Stated exercise A: In the passage about Allison Schulnik, how is the paint applied to her canvases?

Text to read:
☆ ☆ ☆

It's several years since New York-based US artist Allison Schulnik was first tipped for major success, but even if her name isn't exactly a household one yet, interest in her work is greater than ever.
Her thickly impastoed canvases, the paint applied with worn brushes or straight from the tube, ooze (almost literally) with energy and presence.
Combining the grotesque with the sentimental, Schulnik has said of her work that "I allow my imagination to revel in its own world - where thickly-sculpted oils, earthly fact and blatant fiction collide to form images of tragedy, farce and raw beauty."
'Raw seems an apt enough description of her London School-like technique, but while 'beauty' is an adjective that may not spring immediately to mind, her work and its themes reveal their own improbable charm.
Recurrent motifs - clowns, down and outs and animals both cute and fearsome - resonate with a certain clunky pathos. In a nod to the vulnerability of her misshapen cast, gloopy bouquets are sometimes painted as gifts in their honour.

☆ ☆ ☆

Dataset rows
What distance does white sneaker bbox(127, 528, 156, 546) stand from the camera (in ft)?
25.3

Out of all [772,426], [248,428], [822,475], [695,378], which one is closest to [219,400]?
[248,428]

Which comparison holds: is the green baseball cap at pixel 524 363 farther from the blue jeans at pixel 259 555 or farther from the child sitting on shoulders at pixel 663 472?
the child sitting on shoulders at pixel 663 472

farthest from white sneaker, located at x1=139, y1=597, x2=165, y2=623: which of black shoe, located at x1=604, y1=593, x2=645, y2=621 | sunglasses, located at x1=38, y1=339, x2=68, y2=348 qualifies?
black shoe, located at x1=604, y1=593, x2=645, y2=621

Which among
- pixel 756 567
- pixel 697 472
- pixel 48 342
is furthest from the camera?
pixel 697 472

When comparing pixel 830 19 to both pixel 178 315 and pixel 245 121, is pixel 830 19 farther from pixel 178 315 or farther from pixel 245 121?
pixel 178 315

☆ ☆ ☆

Stated exercise B: Convert the entries in Block 1 into a JSON list of strings, with one string per line and blank lines omitted.

Task answer A: It is applied with worn brushes or straight from the tube.

Task answer B:
[
  "What distance does white sneaker bbox(127, 528, 156, 546) stand from the camera (in ft)?",
  "25.3",
  "Out of all [772,426], [248,428], [822,475], [695,378], which one is closest to [219,400]?",
  "[248,428]",
  "Which comparison holds: is the green baseball cap at pixel 524 363 farther from the blue jeans at pixel 259 555 or farther from the child sitting on shoulders at pixel 663 472?",
  "the child sitting on shoulders at pixel 663 472",
  "farthest from white sneaker, located at x1=139, y1=597, x2=165, y2=623: which of black shoe, located at x1=604, y1=593, x2=645, y2=621 | sunglasses, located at x1=38, y1=339, x2=68, y2=348 qualifies?",
  "black shoe, located at x1=604, y1=593, x2=645, y2=621",
  "Which among",
  "- pixel 756 567",
  "- pixel 697 472",
  "- pixel 48 342",
  "is furthest from the camera?",
  "pixel 697 472",
  "When comparing pixel 830 19 to both pixel 178 315 and pixel 245 121, is pixel 830 19 farther from pixel 178 315 or farther from pixel 245 121?",
  "pixel 178 315"
]